- Born: 1966 (age 59–60) Cape Town
- Citizenship: South Africa
- Education: University of Cape Town (MFA)
- Occupations: etcher and printmake

= Christine Dixie =

South African printmaker

Christine Dixie (born 1966) is a South African printmaker.

== Background ==
Born in Cape Town, Dixie received her BFA from the University of the Witwatersrand; following this she attended the University of Cape Town for graduate school, receiving both her post-graduate degree and her MFA from that institution in 1993. She works primarily as an etcher and printmaker, and has produced numerous large-scale installations. Her 2009 installation work The Binding, consisting of six sculptures, six altars, six etchings, and two digital prints, was purchased in 2010 by the National Museum of African Art.

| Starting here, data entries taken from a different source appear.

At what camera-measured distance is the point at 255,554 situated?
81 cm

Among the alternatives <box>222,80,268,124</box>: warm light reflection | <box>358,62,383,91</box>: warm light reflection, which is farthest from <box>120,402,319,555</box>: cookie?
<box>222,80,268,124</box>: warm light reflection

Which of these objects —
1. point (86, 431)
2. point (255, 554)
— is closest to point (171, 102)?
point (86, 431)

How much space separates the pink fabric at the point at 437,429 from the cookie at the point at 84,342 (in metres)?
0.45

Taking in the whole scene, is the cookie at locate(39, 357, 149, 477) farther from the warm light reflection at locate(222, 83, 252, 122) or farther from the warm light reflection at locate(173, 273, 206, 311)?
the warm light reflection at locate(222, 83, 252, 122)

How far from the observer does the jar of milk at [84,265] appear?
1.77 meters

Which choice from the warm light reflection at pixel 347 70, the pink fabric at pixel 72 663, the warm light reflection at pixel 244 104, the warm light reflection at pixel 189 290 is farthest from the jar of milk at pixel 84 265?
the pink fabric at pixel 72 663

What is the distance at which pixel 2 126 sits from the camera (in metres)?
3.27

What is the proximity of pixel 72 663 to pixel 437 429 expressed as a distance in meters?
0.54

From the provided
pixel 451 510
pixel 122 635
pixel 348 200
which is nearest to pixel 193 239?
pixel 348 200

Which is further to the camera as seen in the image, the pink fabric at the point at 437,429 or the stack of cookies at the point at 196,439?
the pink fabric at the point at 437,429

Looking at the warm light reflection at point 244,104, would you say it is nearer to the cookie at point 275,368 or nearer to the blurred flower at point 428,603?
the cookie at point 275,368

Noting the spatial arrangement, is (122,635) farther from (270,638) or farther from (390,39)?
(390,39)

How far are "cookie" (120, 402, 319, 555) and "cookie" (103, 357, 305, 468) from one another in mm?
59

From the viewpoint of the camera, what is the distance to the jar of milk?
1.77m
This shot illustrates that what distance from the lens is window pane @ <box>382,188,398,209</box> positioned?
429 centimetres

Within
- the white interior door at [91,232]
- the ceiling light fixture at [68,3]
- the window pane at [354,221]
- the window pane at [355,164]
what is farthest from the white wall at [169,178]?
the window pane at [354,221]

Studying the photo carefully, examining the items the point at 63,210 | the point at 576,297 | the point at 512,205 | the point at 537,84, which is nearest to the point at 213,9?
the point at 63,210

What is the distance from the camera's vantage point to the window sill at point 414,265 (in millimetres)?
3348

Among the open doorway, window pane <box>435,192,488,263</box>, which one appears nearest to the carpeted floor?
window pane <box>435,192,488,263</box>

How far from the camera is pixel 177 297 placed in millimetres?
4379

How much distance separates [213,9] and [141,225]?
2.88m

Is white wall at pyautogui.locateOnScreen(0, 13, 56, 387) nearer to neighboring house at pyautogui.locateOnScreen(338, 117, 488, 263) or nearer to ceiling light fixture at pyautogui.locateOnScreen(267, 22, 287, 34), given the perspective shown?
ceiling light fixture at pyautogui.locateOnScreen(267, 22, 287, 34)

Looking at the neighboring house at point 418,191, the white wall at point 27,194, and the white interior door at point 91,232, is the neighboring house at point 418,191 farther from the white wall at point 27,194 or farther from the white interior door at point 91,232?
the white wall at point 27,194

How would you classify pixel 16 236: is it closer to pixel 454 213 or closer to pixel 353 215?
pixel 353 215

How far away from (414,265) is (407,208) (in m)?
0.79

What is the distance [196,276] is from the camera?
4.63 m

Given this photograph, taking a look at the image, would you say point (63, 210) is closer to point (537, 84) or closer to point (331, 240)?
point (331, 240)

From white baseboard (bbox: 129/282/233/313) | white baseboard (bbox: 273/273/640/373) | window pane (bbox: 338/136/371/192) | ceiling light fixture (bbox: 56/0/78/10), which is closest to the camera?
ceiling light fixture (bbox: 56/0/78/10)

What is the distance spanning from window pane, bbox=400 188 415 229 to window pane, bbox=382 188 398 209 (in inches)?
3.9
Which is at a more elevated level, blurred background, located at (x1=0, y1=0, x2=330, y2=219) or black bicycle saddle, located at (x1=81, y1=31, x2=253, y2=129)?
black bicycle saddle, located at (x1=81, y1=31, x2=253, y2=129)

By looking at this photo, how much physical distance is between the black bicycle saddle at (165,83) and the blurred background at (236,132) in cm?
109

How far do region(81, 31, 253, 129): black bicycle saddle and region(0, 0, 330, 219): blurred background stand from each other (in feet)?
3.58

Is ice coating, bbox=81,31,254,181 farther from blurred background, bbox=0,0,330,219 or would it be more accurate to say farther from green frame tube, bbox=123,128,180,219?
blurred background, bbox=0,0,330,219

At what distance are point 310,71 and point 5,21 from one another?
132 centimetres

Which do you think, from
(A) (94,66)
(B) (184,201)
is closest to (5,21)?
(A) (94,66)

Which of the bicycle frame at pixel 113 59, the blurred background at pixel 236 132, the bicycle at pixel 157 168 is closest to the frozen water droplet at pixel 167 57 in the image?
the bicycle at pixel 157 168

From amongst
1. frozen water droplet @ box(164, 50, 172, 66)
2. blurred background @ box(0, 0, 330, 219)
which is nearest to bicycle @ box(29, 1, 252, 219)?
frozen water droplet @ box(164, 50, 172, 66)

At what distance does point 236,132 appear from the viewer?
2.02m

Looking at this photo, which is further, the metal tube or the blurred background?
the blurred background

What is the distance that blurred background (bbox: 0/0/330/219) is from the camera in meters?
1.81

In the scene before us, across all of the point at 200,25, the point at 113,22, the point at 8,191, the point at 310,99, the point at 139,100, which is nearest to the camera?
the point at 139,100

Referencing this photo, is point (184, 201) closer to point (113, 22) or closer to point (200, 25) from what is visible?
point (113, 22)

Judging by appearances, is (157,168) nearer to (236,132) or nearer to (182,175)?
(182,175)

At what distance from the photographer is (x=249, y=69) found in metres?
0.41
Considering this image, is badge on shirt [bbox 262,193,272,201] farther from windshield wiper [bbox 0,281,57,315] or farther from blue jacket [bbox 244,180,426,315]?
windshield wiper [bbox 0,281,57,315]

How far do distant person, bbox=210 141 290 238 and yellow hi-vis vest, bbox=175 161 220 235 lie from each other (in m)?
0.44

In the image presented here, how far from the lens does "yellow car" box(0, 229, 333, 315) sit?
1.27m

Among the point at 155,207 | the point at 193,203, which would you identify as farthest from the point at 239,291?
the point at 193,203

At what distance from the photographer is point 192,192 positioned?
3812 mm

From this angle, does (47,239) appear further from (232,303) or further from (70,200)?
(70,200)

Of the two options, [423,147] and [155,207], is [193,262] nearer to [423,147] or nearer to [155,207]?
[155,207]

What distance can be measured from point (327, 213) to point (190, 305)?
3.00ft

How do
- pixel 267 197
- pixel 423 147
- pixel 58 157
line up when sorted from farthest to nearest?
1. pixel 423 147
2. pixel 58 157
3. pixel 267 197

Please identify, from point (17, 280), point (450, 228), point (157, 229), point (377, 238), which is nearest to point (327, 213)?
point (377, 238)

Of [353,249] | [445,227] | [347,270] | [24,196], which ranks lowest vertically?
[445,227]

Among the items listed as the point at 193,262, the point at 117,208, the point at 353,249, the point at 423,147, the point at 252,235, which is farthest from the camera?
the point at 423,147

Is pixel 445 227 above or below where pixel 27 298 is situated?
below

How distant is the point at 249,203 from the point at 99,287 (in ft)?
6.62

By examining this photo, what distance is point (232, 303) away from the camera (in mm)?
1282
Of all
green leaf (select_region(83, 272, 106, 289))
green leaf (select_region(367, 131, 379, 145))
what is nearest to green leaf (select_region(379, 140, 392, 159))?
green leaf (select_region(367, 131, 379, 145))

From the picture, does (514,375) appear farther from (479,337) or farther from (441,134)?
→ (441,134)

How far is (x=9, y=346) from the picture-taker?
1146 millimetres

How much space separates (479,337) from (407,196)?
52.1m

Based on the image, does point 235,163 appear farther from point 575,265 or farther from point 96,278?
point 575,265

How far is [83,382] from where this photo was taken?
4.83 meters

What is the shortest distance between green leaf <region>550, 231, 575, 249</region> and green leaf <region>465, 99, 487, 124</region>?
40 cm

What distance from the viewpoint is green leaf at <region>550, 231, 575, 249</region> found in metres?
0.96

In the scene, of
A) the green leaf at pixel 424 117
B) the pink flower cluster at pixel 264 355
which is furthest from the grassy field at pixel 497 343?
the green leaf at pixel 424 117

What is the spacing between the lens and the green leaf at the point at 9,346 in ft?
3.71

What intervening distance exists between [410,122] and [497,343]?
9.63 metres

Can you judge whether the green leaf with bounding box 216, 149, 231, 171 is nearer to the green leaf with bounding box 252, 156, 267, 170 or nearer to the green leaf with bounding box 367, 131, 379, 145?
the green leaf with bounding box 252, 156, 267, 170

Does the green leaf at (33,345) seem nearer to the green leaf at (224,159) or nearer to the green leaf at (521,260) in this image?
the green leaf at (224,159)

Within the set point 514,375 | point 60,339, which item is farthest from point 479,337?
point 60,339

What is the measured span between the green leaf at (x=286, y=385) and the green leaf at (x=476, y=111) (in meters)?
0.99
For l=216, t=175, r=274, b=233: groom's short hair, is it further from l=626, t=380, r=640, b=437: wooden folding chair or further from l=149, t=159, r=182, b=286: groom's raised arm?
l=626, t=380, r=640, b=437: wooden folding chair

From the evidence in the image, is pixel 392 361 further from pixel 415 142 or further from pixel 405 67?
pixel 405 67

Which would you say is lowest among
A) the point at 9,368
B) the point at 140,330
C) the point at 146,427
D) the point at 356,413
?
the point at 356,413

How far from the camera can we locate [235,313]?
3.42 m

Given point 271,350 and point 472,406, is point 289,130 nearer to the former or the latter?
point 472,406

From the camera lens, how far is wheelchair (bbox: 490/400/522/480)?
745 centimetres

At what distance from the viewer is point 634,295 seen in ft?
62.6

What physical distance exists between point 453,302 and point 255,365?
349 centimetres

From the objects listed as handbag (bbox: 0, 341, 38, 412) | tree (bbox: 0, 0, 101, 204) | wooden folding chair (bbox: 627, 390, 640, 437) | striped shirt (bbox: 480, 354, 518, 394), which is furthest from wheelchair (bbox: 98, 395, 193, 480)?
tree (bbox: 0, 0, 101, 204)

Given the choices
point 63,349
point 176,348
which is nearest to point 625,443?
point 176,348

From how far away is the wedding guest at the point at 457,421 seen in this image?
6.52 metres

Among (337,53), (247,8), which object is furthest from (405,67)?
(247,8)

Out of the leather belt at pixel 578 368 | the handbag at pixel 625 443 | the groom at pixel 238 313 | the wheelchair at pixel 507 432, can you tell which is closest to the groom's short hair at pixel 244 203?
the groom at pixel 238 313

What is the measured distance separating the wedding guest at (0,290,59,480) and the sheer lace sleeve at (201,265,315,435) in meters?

The museum also owns copies of her 2000 mezzotint Hide: to withhold or withdraw from sight, her 2001 work Unravel, and her 2007 work Even in the Long Descent I-V Her work may also be found in the collections of the New York Public Library, the Johannesburg Art Museum, and the Isiko National Art Museum. Dixie has taught at Rhodes University in Grahamstown during her career. In 2012, she was one of 15 artists awarded an Artist Research Fellowship by the Smithsonian Institution. Her project, entitled The Heroic Explorer and Angelic Girl, focused on 19th-century gender stereotypes and used materials at the National Portrait Gallery and Museum of American History.

Bevan de Wet, a Johannesburg-based print-maker, is one of her former students.